Victor Mougel, der Leiter der Forschungsgruppe an der ETH Zürich, beschreibt diesen Prozess als „deutlich umweltfreundlicher als alle herkömmlichen Methoden zur Gewinnung von Seltenerdmetallen aus Mineralerzen“. Und dadurch ist das Recycling der seltenen Erde effizienter als die Neugewinnung aus der Natur.

Neue Methode von REEcover könnte weitere Recycling-Erfolge anstoßen

Die Entdeckung des neuen Recycling-Verfahrens fand zu einem spannenden Zeitpunkt statt. Denn sowohl in der Industrie als auch im Haushalt werden Leuchtstofflampen inzwischen flächendeckend von effizienteren LED-Leuchtmitteln ersetzt. Da die Nachfrage an Leuchtstoffmitteln dadurch sinkt, war ein Recycling über herkömmliche Verfahren für die meisten Unternehmen bisher nicht wirtschaftlich.
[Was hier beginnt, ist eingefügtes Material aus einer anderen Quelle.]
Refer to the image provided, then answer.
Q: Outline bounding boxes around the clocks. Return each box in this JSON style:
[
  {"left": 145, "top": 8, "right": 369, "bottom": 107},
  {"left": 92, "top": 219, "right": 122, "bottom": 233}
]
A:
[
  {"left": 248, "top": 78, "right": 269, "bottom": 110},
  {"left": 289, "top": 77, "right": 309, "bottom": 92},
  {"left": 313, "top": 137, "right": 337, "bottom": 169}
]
Eric Schelter, ein US-amerikanischer Professor für Chemie, sieht im neuen Verfahren einen weiteren Vorteil. Denn die Ergebnisse der Studie könnten Forschende zu neuen Ansätzen im Recycling von Seltenerdmetallen inspirieren. Das Team von REEcover arbeitet inzwischen daran, auch weitere Seltenerdmetalle über ähnliche Trennverfahren zu recyceln. Dabei versuchen sie Neodym rückzugewinnen, das unter anderem in Kopfhörern, Lautsprechern und Mikrofonen eingesetzt wird.

Das Recycling von Europium über Tetrathiometallate zeigt insgesamt, dass die Umsetzung einer Kreislaufwirtschaft deutlich effizienter sein kann als die Neugewinnung von Rohstoffen aus der Natur – mit großen Entlastungen für Umwelt und Klima.